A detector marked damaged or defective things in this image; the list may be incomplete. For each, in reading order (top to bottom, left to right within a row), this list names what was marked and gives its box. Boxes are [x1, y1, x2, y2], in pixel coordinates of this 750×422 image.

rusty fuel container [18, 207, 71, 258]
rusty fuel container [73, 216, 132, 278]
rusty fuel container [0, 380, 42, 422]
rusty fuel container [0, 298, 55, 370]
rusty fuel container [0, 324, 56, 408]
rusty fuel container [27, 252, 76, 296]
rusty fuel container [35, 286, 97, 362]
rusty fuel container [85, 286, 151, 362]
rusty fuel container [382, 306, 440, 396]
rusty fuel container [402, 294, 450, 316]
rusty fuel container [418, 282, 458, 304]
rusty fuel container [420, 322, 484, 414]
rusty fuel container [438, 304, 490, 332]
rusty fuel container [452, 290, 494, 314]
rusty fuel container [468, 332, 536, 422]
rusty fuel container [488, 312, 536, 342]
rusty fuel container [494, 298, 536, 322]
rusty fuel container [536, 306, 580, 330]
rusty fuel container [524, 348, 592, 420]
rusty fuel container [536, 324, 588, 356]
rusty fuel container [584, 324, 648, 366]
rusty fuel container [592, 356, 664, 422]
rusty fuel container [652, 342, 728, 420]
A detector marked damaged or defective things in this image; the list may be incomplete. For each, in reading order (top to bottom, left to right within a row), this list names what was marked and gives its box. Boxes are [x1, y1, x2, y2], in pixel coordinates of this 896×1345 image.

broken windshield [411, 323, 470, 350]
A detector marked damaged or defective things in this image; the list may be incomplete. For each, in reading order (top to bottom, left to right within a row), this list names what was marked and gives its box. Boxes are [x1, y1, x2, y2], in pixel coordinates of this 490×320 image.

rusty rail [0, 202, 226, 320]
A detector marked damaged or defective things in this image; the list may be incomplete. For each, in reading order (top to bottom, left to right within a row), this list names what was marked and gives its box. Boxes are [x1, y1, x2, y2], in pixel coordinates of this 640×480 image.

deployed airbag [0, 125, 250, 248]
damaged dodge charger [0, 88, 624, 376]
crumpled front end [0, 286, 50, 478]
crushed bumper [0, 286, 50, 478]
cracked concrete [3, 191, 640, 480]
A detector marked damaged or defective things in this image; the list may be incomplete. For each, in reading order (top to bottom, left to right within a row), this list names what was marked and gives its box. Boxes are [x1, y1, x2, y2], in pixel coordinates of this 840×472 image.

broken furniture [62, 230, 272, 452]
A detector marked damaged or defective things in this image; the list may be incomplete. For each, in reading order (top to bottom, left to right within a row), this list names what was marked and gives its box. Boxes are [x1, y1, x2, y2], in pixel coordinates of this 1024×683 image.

------------

◆ EXERCISE AIM ◆
Only the lines from the one holding "this 640×480 image." through the end of the records should appear in the answer, each repeated exactly.

◆ OUTPUT ◆
A detector marked damaged or defective things in this image; the list may be incomplete. For each, in reading order (top to bottom, left to right within a row), this list names what was marked and gives its box. Boxes are [x1, y1, x2, y2], in pixel coordinates of this 640×480 image.

deployed airbag [0, 125, 250, 248]
damaged dodge charger [0, 88, 624, 376]
crumpled front end [0, 286, 50, 478]
crushed bumper [0, 286, 50, 478]
cracked concrete [3, 191, 640, 480]
A detector marked damaged or defective things in this image; the list may be incomplete. For each, in reading order (top to bottom, left to right within a row), this list names what was marked and gives its box. Boxes are [x1, y1, x2, y2], in pixel coordinates of this 840×472 image.

broken furniture [62, 230, 272, 452]
A detector marked damaged or defective things in this image; the list may be incomplete. For each, in reading order (top to bottom, left to right within a row), this list names what was marked and gives its box. Boxes are [x1, y1, x2, y2], in pixel coordinates of this 1024×683 image.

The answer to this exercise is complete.